Zwei EL Selleriesamen, die Hälfte der üblichen Enzianmenge (die Samen bringen ihre eigene herzhafte Bitterkeit mit), ein Streifen Zitronenschale und ein paar weiße Pfefferkörner in 250 ml Spirituose. Die klassischen herzhaften Bitters: Ein Spritzer verwandelt eine Bloody Mary, macht einen Gin Martini trockener und würzt alles, was in Richtung Tomate geht.

Wie stellt man Walnuss-Bitters her?

Eine halbe Tasse geröstete Walnüsse, ein Löffel Kakaonibs, ein TL Enzian und ein kleines Stück Zimt in 250 ml hochprozentiger Spirituose, zwei bis drei Wochen ziehen lassen. Erst das Rösten der Nüsse verleiht die dunkle, ölige Tiefe. Gemacht für den Manhattan, Brandy-Drinks und herbstliche Old Fashioneds.

Wie stellt man Pflaumen-Bitters her?

Sechs gehackte Trockenpflaumen, ein TL Enzian, zwei Nelken und ein Streifen Orangenschale in 250 ml Spirituose. Das Trockenobst verleiht eine tiefe Steinobstsüße, die der Enzian im Zaum hält. Hervorragend, wo man sonst zu aromatischen Bitters greifen würde, aber dunkle Frucht möchte: Whiskey Sours, Manhattans, Glühwein-Terrain.

Wie stellt man Bitters im kreolischen Stil her?

Das New-Orleans-Profil: zwei Sternanis, eine kleine Handvoll getrockneter Kirschen, ein TL Enzian und ein Streifen Zitronenschale in 250 ml Spirituose.
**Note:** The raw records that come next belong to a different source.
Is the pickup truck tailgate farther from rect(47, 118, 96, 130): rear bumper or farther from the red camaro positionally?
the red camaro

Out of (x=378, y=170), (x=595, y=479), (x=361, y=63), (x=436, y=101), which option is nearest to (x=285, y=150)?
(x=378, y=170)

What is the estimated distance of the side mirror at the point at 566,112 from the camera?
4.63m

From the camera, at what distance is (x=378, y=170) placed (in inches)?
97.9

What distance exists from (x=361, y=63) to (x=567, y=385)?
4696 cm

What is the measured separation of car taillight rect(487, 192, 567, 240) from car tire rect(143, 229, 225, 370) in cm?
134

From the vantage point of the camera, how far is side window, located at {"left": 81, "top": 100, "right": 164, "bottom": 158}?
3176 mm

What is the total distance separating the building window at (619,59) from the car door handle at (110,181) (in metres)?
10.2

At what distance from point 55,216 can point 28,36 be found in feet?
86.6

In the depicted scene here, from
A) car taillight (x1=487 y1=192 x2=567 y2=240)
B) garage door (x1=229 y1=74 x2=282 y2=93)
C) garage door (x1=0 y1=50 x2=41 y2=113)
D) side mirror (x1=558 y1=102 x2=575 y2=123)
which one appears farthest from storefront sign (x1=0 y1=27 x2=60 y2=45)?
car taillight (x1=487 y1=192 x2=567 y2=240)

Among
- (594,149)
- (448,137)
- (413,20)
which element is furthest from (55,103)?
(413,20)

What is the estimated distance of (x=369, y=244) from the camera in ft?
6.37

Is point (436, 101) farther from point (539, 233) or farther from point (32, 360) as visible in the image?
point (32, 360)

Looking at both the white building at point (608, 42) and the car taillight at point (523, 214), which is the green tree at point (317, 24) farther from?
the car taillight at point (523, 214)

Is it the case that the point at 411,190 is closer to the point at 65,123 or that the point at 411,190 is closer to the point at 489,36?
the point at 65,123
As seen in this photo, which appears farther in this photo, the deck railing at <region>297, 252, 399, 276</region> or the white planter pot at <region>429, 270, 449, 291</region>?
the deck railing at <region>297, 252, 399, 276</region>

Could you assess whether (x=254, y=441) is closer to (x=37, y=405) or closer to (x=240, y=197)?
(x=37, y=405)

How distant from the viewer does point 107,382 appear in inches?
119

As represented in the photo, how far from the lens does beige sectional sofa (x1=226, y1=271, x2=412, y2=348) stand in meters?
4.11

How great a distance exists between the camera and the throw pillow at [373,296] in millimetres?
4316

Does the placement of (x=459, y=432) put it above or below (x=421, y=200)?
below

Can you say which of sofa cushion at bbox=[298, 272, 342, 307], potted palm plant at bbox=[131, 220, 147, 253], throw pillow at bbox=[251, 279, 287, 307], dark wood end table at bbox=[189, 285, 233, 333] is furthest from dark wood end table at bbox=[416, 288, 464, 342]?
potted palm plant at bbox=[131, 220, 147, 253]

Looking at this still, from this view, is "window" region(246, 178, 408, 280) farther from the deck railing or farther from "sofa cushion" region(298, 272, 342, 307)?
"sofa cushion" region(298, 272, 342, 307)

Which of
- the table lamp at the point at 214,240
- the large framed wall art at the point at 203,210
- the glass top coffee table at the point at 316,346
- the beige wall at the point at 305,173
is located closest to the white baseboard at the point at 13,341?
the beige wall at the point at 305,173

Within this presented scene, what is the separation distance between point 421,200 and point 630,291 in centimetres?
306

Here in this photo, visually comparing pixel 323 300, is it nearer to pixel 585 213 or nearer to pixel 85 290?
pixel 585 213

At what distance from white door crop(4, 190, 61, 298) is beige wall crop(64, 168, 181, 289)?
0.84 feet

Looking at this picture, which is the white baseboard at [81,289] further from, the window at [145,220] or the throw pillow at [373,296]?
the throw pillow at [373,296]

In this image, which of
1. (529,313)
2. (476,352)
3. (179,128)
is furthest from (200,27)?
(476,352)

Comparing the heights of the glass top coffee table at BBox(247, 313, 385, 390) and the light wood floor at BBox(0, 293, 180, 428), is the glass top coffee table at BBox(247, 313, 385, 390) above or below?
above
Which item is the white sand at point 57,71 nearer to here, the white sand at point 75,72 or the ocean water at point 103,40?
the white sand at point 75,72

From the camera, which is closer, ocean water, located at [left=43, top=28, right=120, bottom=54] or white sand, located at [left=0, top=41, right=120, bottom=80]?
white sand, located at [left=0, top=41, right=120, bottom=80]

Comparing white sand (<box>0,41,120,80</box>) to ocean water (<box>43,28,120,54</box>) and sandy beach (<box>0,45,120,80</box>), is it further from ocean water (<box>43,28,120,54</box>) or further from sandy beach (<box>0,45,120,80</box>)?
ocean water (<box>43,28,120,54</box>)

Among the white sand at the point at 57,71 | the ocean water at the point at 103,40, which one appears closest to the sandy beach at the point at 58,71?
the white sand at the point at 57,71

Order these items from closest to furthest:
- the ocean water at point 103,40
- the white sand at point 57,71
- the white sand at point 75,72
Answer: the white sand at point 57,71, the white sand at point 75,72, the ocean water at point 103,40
Hell, Kirsch-Anis, leichter als aromatische Bitters – die Heimversion dessen, was Peychaud's in einem Sazerac bewirkt. Abseihen, sobald der Anis präsent, aber nicht dominant ist.

Kann man alkoholfreie Bitters herstellen?

Ja – die Spirituose durch lebensmittelechtes pflanzliches Glycerin ersetzen, im Verhältnis drei zu eins mit Wasser verdünnt, dieselben Botanicals verwenden und drei bis vier Wochen ziehen lassen; Glycerin extrahiert langsamer als Alkohol. Ohne den konservierenden Alkohol gehört die fertige Flasche in den Kühlschrank und wird am besten innerhalb weniger Monate verbraucht. Sie würzen einen Mocktail genau wie das Original.

Wodurch kann man Enzianwurzel ersetzen?

Jedes saubere, bitternde Botanical: Wermutkraut (halb so viel verwenden – es ist schärfer), Quassia-Späne (neutral und sehr bitter, eins zu eins ersetzbar) oder Chinarinde (bringt eine Chinin-, Tonic-Water-Note; niedrig dosieren). Löwenzahnwurzel ist die sanfteste Option für eine mildere Charge. Was auch immer man wählt, mit weniger als einem TL pro 250 ml beginnen und während des Ziehens abschmecken – Bitterstoffe verzeihen weniger als aromatische Zutaten.

Wie sollten hausgemachte Bitters gelagert werden?

In Dasher- oder Tropfflaschen abseihen, jede Charge mit Datum und Rezept beschriften und im dunklen Schrank aufbewahren. Die hochprozentige Basis konserviert sie unbegrenzt, genau wie kommerzielle Bitters. Kleine Flaschen sind zudem das beste Geschenk, das ein Hobby-Bartender machen kann.